◆ **Work to be completed**: Extract each line of the items below that contains the string "region".

◆ **Materials provided**:
____
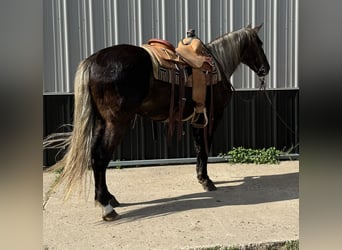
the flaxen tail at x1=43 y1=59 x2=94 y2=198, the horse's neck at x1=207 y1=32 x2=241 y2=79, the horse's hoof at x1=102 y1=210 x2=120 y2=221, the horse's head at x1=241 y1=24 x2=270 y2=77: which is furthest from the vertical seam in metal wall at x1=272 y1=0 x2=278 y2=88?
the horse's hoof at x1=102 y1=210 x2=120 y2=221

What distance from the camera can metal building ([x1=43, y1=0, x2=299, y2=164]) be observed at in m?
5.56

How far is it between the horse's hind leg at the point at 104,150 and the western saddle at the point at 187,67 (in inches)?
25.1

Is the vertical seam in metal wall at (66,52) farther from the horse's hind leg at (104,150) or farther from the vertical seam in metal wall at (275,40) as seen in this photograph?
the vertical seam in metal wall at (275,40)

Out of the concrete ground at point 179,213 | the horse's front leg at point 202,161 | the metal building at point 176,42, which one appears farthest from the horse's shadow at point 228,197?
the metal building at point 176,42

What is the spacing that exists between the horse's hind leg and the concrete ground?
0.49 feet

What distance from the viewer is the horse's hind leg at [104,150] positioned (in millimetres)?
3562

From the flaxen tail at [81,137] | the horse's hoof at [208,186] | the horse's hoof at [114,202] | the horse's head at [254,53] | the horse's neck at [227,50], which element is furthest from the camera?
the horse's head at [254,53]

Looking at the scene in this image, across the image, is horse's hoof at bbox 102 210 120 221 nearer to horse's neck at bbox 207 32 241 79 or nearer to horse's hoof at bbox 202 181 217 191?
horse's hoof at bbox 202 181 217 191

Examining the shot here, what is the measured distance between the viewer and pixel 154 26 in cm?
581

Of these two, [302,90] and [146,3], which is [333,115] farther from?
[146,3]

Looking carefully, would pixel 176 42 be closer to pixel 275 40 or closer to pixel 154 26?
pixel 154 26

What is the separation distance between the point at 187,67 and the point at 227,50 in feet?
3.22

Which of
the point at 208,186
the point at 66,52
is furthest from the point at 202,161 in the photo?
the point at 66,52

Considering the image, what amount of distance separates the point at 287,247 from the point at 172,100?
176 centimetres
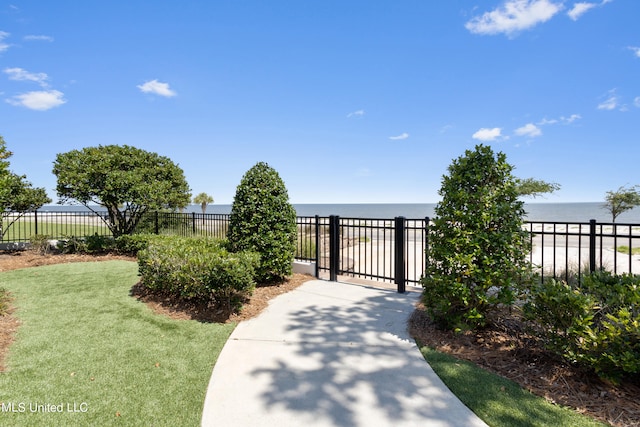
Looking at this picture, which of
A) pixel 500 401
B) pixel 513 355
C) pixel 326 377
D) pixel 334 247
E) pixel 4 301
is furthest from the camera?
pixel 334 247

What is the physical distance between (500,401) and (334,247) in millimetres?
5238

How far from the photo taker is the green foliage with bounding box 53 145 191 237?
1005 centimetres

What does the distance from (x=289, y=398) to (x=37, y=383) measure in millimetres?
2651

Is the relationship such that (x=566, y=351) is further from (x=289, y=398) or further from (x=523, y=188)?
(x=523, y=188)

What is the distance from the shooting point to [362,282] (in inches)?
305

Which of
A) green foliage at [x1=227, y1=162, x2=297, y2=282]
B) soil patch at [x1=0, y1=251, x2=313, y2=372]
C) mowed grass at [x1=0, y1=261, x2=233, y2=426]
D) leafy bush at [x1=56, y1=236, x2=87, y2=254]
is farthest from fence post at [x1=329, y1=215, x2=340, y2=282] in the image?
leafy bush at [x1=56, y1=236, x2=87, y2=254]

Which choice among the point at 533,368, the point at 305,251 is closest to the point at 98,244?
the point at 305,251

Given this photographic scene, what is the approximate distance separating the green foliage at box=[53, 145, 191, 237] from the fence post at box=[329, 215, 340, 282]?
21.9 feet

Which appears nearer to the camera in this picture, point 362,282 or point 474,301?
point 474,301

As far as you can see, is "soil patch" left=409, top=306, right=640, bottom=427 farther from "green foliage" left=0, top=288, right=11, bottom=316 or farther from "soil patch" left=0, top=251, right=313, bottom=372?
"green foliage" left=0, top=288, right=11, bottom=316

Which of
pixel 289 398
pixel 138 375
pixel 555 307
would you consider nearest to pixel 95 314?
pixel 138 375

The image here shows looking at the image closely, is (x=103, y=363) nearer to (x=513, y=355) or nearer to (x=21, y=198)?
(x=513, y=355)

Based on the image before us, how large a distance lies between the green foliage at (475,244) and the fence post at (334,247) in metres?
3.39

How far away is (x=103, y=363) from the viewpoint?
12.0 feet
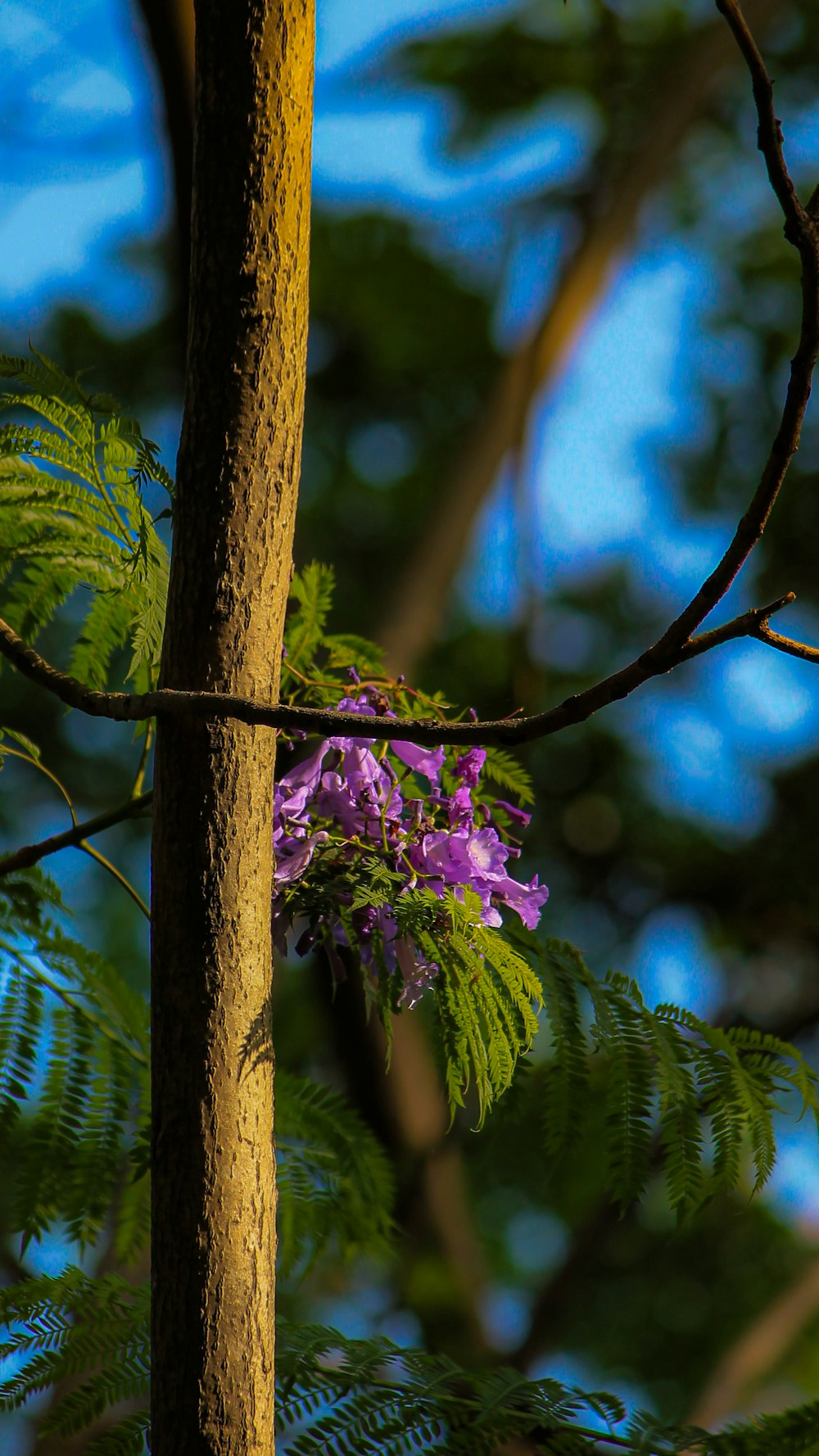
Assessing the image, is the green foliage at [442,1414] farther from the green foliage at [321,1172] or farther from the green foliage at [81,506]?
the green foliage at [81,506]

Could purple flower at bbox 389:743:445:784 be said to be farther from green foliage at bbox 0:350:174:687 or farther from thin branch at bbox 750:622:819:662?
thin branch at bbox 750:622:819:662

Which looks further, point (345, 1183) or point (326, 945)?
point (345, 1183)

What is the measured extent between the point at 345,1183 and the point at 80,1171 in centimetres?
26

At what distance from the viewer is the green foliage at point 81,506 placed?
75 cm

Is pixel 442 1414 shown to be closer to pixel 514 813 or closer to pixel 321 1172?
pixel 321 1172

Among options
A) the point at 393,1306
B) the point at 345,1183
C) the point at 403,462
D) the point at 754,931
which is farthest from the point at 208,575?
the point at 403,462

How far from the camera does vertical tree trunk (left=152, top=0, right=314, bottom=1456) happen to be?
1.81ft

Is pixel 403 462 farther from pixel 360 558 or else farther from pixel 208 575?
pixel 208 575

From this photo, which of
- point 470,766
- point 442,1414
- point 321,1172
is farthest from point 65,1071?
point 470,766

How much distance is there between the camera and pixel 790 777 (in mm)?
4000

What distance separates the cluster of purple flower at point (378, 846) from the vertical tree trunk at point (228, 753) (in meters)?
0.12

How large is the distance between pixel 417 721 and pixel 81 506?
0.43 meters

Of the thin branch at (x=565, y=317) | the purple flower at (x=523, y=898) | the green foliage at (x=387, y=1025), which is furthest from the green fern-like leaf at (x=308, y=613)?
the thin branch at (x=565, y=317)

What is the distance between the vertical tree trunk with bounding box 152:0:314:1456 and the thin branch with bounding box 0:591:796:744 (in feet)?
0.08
____
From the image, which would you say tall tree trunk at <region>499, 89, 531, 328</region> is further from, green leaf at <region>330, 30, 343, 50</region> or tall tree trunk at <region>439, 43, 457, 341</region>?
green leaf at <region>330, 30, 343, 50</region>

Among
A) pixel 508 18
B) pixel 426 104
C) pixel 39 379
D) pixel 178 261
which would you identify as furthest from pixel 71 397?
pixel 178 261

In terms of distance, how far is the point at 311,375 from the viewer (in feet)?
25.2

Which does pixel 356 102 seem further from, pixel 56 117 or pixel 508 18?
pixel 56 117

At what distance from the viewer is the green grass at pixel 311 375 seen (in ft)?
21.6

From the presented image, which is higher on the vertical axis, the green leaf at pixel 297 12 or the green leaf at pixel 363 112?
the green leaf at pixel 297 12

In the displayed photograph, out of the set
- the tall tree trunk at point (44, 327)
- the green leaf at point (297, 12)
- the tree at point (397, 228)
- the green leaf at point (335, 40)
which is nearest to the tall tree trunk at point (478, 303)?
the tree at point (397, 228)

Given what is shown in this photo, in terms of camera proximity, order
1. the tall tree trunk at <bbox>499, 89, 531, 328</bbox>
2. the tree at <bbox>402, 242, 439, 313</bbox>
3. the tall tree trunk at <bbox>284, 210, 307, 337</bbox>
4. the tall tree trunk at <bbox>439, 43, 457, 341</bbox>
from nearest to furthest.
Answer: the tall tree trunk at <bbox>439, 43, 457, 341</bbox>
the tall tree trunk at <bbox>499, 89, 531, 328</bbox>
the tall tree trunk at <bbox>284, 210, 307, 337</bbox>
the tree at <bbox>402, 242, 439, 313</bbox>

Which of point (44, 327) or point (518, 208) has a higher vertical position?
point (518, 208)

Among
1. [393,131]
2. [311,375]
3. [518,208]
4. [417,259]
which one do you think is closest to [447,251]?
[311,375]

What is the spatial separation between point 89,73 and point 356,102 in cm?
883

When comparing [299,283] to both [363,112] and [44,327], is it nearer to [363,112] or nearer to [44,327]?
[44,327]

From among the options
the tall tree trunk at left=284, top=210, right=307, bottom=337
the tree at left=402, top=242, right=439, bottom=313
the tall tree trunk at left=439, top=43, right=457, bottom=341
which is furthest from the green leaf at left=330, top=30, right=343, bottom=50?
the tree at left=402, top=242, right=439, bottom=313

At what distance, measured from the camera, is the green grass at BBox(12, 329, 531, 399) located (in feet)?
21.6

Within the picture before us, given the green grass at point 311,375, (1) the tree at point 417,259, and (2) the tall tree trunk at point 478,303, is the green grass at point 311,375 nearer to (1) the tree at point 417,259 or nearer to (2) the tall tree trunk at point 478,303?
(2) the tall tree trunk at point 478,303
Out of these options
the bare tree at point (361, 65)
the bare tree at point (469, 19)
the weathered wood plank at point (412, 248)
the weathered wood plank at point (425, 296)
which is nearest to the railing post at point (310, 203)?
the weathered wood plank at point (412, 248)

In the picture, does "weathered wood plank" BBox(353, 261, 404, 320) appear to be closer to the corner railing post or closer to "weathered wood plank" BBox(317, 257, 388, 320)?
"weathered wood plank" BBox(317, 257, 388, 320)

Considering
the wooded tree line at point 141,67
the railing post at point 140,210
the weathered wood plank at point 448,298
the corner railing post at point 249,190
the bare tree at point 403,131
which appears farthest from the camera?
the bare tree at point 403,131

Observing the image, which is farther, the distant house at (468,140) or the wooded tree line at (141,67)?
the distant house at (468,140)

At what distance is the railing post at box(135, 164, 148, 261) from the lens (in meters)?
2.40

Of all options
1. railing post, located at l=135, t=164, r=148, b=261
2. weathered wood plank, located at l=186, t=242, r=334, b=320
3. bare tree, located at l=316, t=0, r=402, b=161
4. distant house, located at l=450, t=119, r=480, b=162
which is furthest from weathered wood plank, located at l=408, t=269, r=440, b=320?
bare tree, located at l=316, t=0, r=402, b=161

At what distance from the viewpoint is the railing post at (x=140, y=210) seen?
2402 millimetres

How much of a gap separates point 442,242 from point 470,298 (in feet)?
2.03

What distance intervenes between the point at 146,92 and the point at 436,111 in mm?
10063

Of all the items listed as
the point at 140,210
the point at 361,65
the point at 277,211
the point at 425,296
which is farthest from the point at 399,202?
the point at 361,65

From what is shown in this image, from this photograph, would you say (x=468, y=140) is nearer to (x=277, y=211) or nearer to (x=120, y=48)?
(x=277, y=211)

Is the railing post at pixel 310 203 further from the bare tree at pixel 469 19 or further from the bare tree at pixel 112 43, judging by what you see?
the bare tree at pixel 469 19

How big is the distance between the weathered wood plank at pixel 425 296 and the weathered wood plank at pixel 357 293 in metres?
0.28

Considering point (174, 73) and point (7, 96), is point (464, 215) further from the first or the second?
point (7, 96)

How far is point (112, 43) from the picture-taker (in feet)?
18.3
____
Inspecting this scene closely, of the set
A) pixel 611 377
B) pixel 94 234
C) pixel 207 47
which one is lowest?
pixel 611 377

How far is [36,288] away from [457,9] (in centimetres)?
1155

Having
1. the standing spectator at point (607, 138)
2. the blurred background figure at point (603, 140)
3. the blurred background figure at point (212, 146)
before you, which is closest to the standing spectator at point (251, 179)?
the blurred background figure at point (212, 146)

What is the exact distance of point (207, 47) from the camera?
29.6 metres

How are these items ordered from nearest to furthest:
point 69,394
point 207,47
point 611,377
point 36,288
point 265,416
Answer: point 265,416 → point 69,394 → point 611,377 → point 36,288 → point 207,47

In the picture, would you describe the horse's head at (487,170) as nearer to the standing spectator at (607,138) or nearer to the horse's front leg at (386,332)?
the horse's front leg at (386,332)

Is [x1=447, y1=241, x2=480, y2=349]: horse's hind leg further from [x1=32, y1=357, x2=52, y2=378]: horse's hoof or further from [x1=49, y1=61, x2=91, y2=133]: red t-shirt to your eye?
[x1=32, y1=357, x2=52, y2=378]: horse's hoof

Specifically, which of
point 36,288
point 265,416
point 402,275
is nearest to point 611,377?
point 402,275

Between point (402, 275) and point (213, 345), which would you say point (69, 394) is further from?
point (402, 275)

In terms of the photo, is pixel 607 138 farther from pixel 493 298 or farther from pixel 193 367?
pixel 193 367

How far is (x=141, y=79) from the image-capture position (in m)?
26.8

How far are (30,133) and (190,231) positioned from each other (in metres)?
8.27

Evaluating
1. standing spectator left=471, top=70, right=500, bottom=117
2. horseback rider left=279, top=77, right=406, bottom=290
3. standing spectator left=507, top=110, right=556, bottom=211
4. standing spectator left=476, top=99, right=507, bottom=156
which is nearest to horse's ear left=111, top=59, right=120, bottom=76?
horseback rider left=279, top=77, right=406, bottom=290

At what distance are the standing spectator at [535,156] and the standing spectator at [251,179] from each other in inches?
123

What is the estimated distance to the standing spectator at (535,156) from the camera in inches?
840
____
◆ **Correct output**:
From the image, which would you say tall tree trunk at <region>499, 89, 531, 328</region> is further from, green leaf at <region>330, 30, 343, 50</region> or tall tree trunk at <region>439, 43, 457, 341</region>?
green leaf at <region>330, 30, 343, 50</region>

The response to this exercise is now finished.